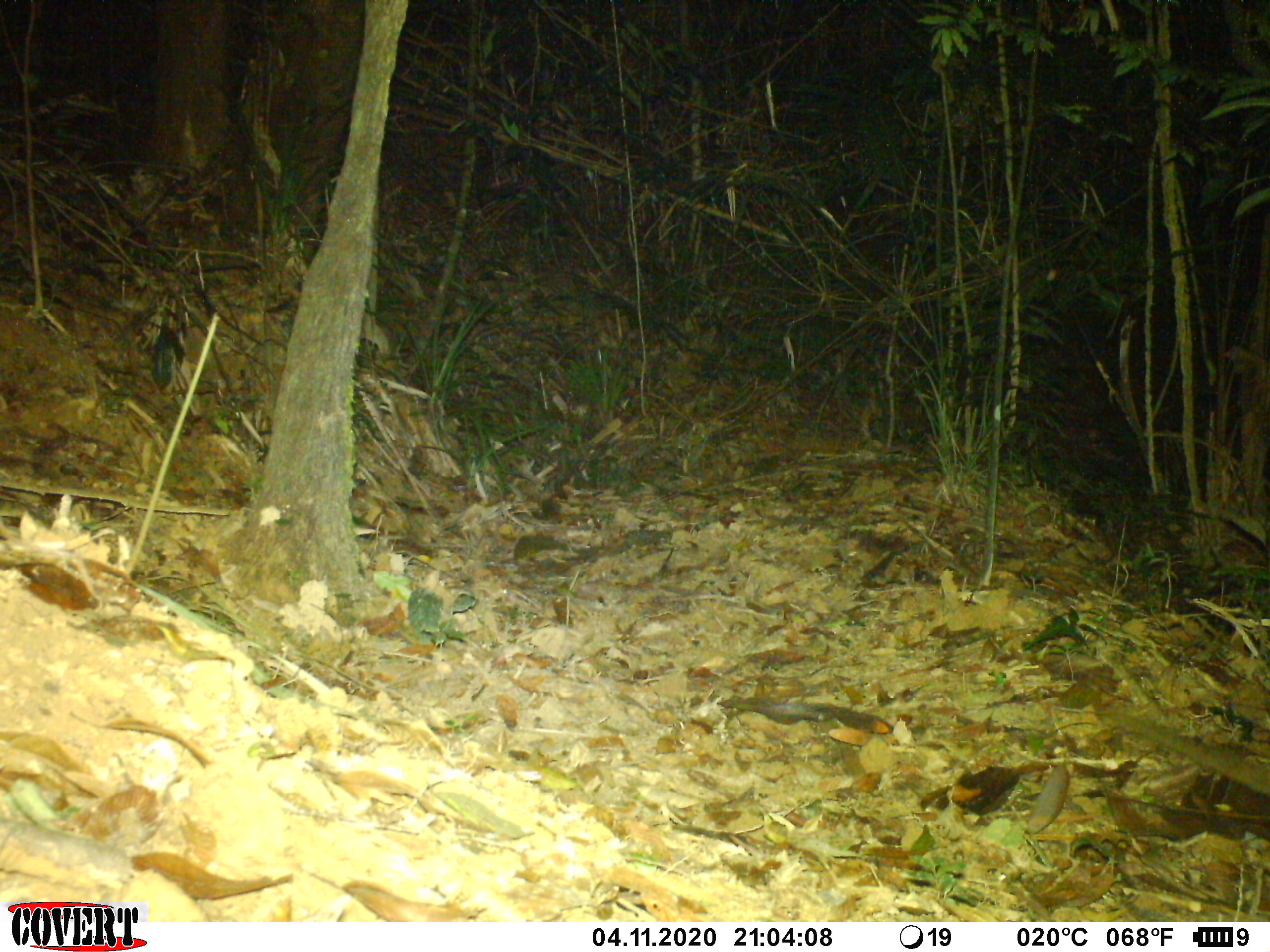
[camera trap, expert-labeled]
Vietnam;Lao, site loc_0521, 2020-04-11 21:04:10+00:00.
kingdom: Animalia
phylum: Chordata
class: Mammalia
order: Carnivora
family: Viverridae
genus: Paguma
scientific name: Paguma larvata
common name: masked palm civet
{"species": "masked palm civet (Paguma larvata)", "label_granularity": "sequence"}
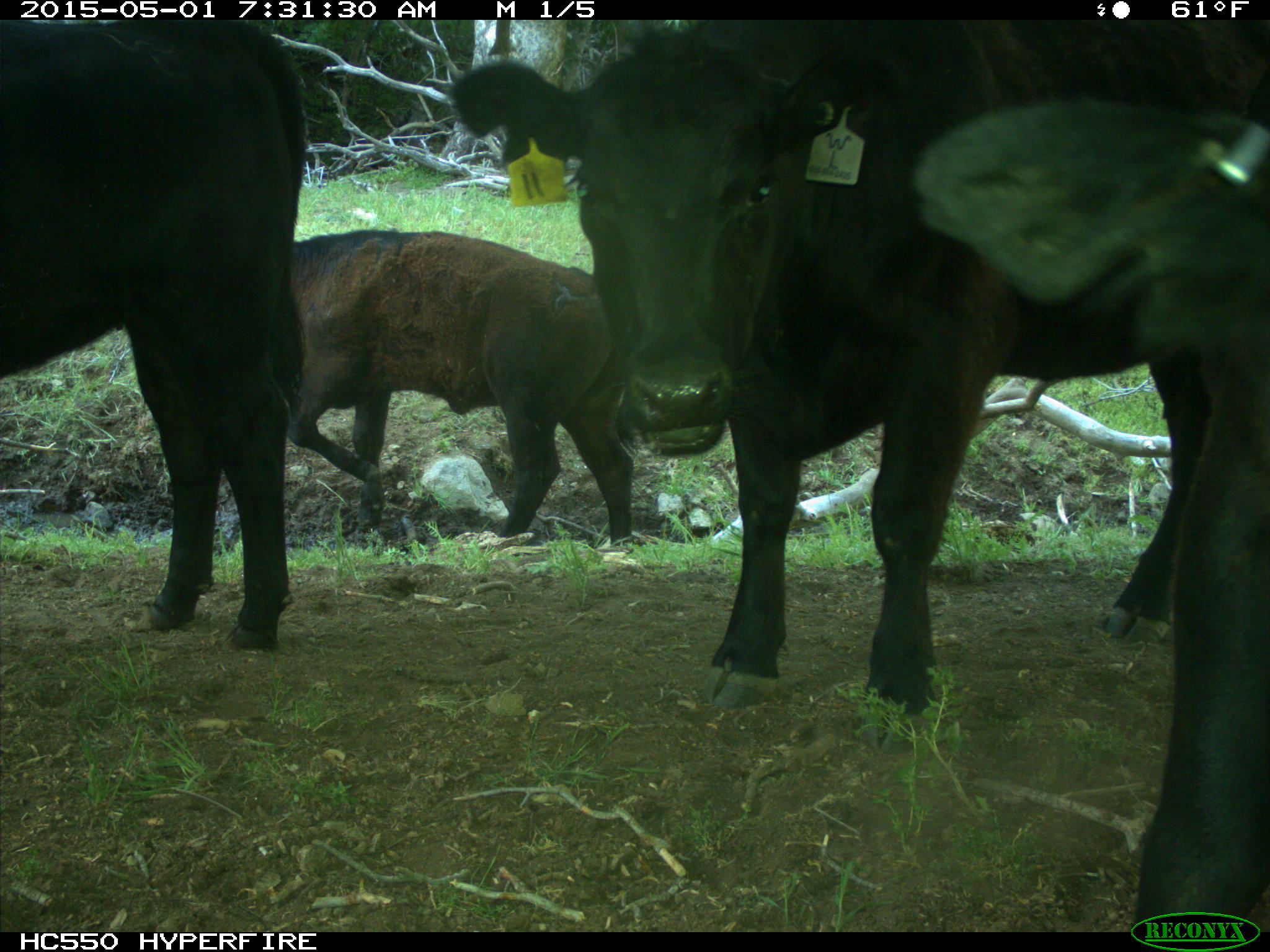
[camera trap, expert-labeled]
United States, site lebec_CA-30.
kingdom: Animalia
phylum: Chordata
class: Mammalia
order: Artiodactyla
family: Bovidae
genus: Bos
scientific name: Bos taurus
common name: domestic cow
Bos taurus (domestic cow).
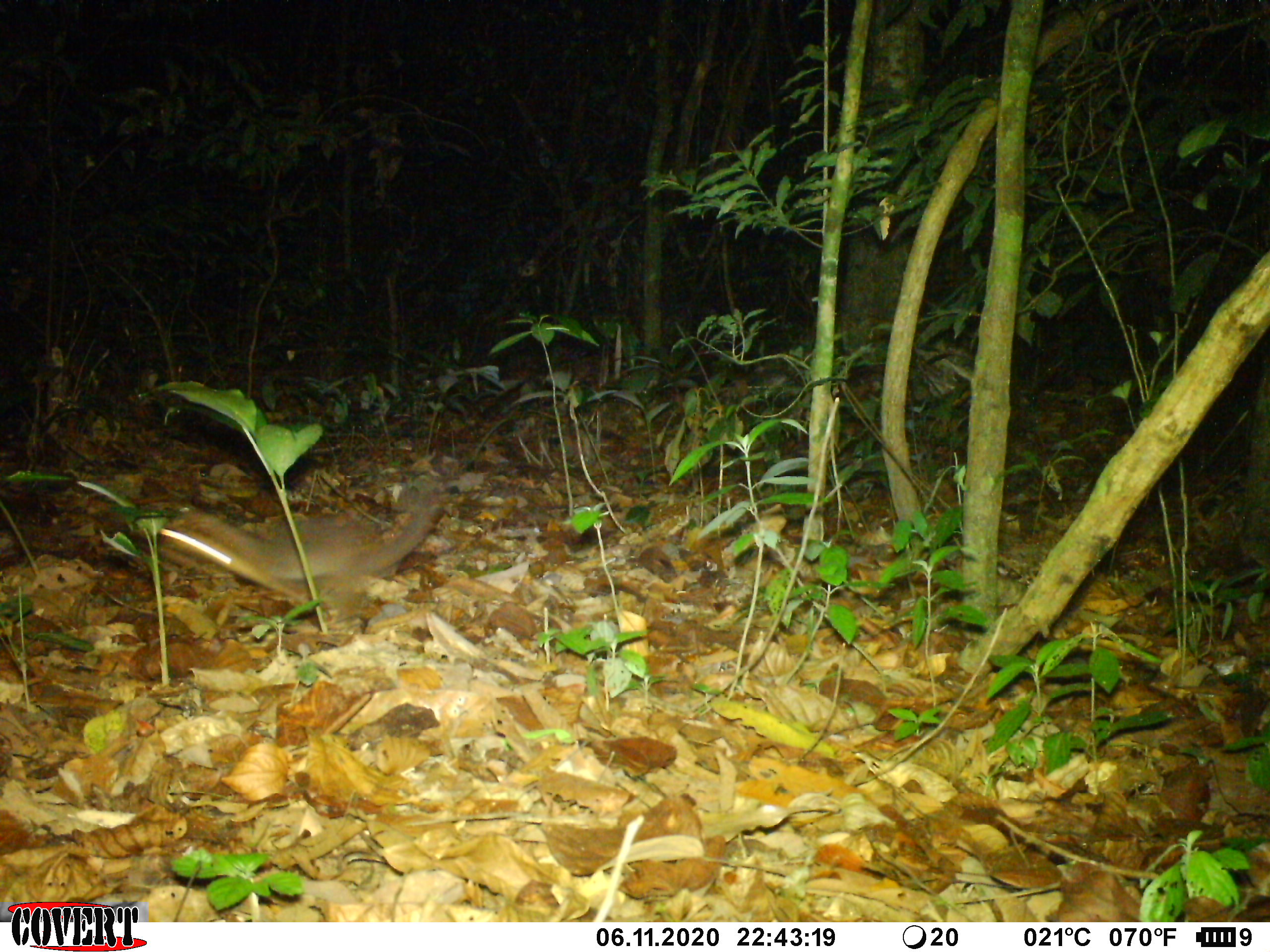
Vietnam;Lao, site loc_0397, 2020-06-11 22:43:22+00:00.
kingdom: Animalia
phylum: Chordata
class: Mammalia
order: Carnivora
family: Mustelidae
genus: Melogale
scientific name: Melogale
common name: ferret badger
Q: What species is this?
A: Ferret badger (Melogale).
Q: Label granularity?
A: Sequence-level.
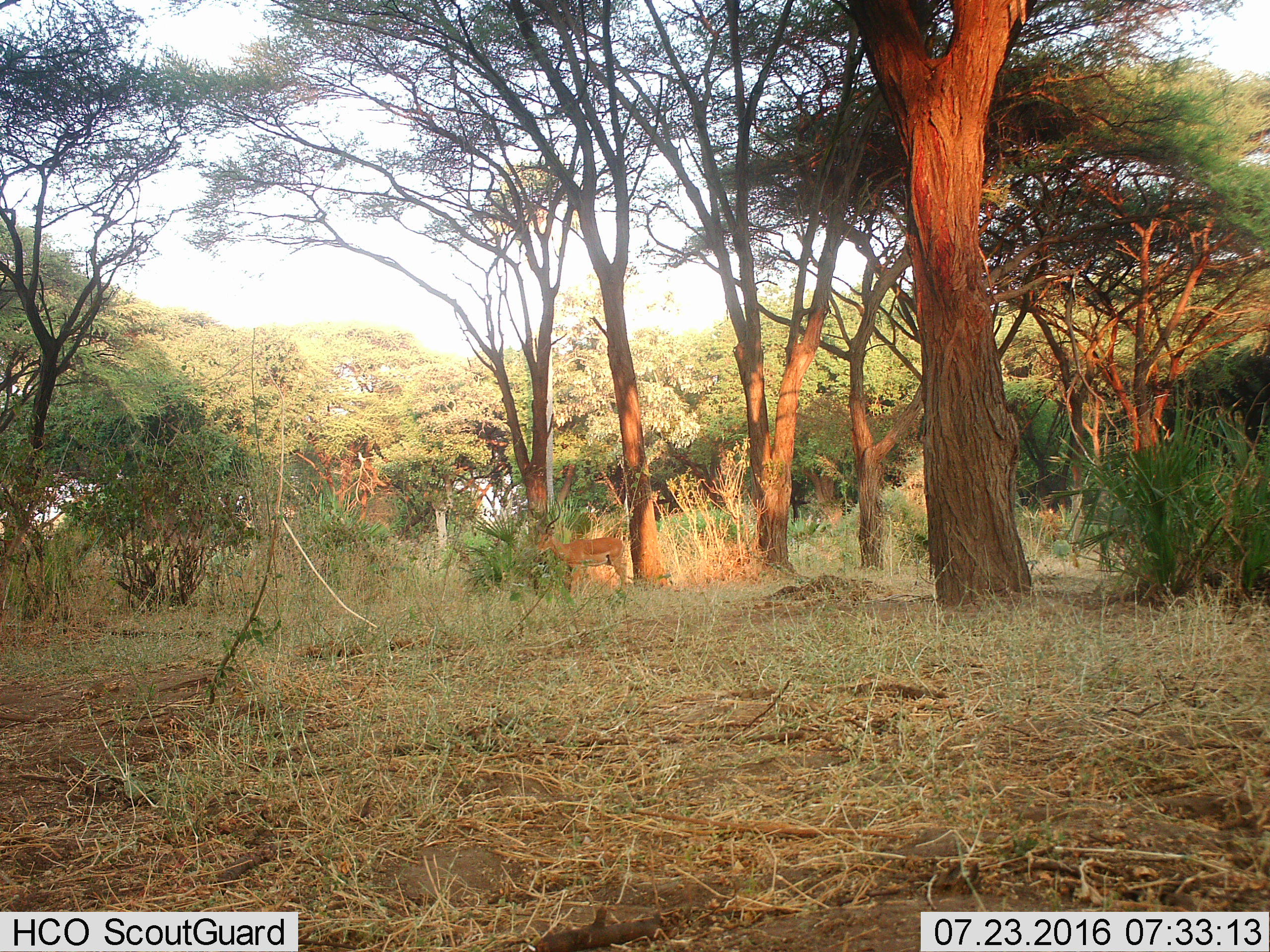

Task requirements: Write out nothing but the lines from the one with "family: Viverridae" through the last line of the entries, exactly as they stand; pictures are not part of the copy.

Response area:
family: Viverridae
genus: Paguma
scientific name: Paguma larvata
common name: masked palm civet
{"species": "masked palm civet (Paguma larvata)", "label_granularity": "sequence"}
[camera trap, expert-labeled]
United States, site lebec_CA-30.
kingdom: Animalia
phylum: Chordata
class: Mammalia
order: Artiodactyla
family: Bovidae
genus: Bos
scientific name: Bos taurus
common name: domestic cow
Bos taurus (domestic cow).
Vietnam;Lao, site loc_0397, 2020-06-11 22:43:22+00:00.
kingdom: Animalia
phylum: Chordata
class: Mammalia
order: Carnivora
family: Mustelidae
genus: Melogale
scientific name: Melogale
common name: ferret badger
Q: What species is this?
A: Ferret badger (Melogale).
Q: Label granularity?
A: Sequence-level.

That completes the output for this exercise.